XLOG has several validation layers. They answer different questions and should not be collapsed into one test count.
Do not use stale fixed pass-count snapshots as public certification statements. The authoritative gate is the command that ran, the hardware it ran on, and the evidence it produced.

Validation Layers

LayerWhere it runsWhat it proves
GitHub CIGitHub-hosted runnersFormatting, workflow hygiene, package metadata, no-GPU CUDA build, and non-GPU checks.
Docs site CIGitHub Actions for docs-site/**Mintlify validation, broken-link checks, and static export publication.
GPU release validationMaintainer-run CUDA hostActual CUDA behavior through scripts/validate_release_gpu.sh.
Subsystem reliability gatesSubsystem-specific suitesStatistical or staged reliability for neural-symbolic and other higher-level engines.
Green GitHub CI does not certify GPU correctness. GPU certification requires a CUDA machine.

GPU Release Gate

The canonical manual gate is:
scripts/validate_release_gpu.sh --mode release
The script:
  • sets XLOG_REQUIRE_CUDA=1, so CUDA initialization failures cannot be skipped;
  • requires a visible NVIDIA GPU through nvidia-smi;
  • runs release doctor checks;
  • builds the workspace and xlog-cli release binary;
  • stages Python and CLI kernel artifacts;
  • builds the pyxlog wheel and CLI archive;
  • runs xlog-cuda-tests certification in release mode;
  • runs a basic xlog run smoke command;
  • verifies that packaged artifacts include the expected kernel files.
Use --mode smoke for a shorter CUDA smoke gate. Use --dry-run only to inspect the command sequence; it does not certify GPU behavior.

Docs Gate

The docs workflow triggers on edits under docs-site/** or the workflow itself. It uses Node 22, installs [email protected], runs:
mint validate
mint broken-links
mint export
On main, the exported static bundle is pushed to the docs-dist branch. The DigitalOcean App Platform site serves that branch at xlog.md.

Reliability Gates

Reliability gates are not the same as CUDA kernel certification. The real staged reliability labels used in the repository are:
  • alpha: 5/5;
  • beta: 20/20, defined as 5 seeds across 4 stages;
  • GA: 50/50 with Clopper-Pearson confidence accounting.
Use those labels only for the subsystem that defines and runs that gate. Do not reuse them as global CUDA test counts.

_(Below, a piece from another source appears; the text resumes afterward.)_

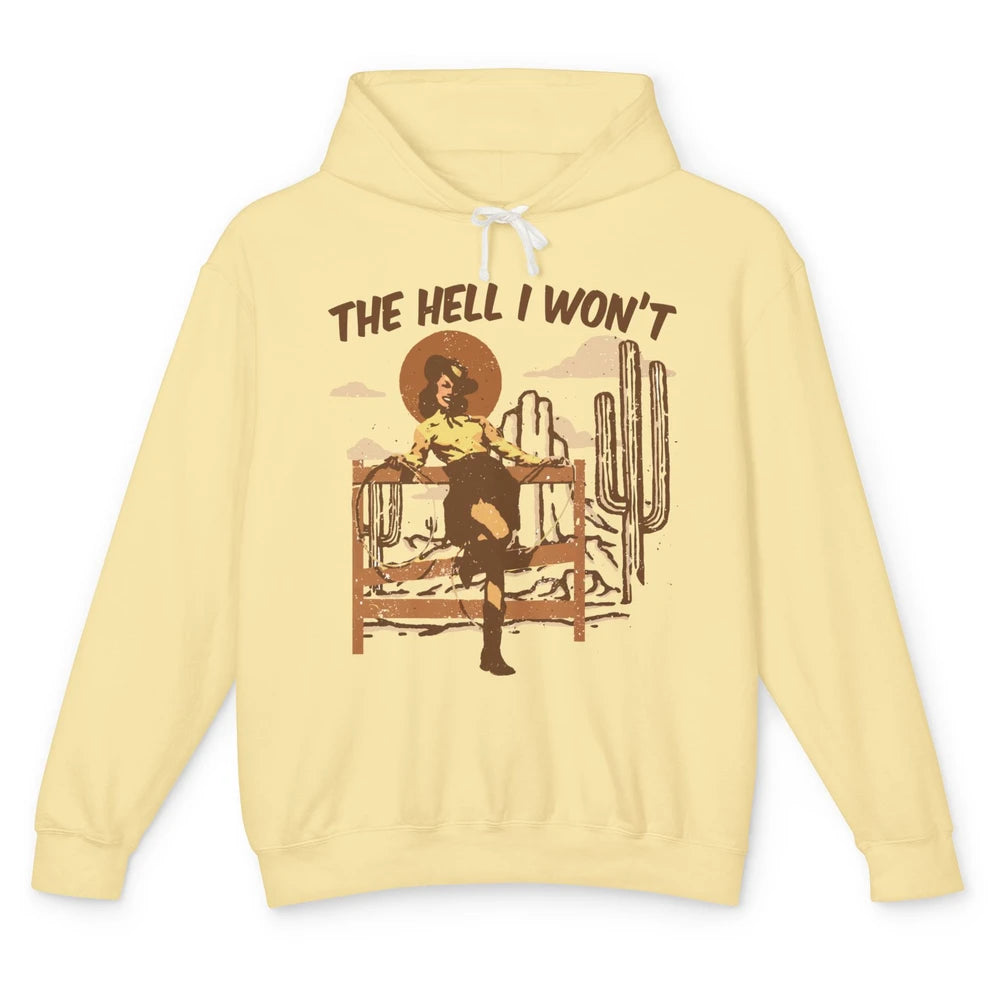 Retro Cowgirl The Hell I Won't Western Country Punchy Girls Unisex Lightweight Hoodie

Epistemic Candidate Bounds

Epistemic execution does not use a public fixed-literal or large hardcoded candidate-count bound. The source computes max_candidates = 2^(number of epistemic literals) and caps models per reduction at MAX_MODELS_PER_REDUCTION = 1024. Document that concrete bound when discussing epistemic planning limits.

Evidence Requirements

A certification claim should include:
  • exact command;
  • commit or release tag;
  • CUDA toolkit and GPU class;
  • whether XLOG_REQUIRE_CUDA=1 was active;
  • route counters or transfer telemetry when the claim depends on a specific optimized path;
  • artifact or log location when the evidence is durable.
If those details are missing, phrase the result as a local check, not a release certification.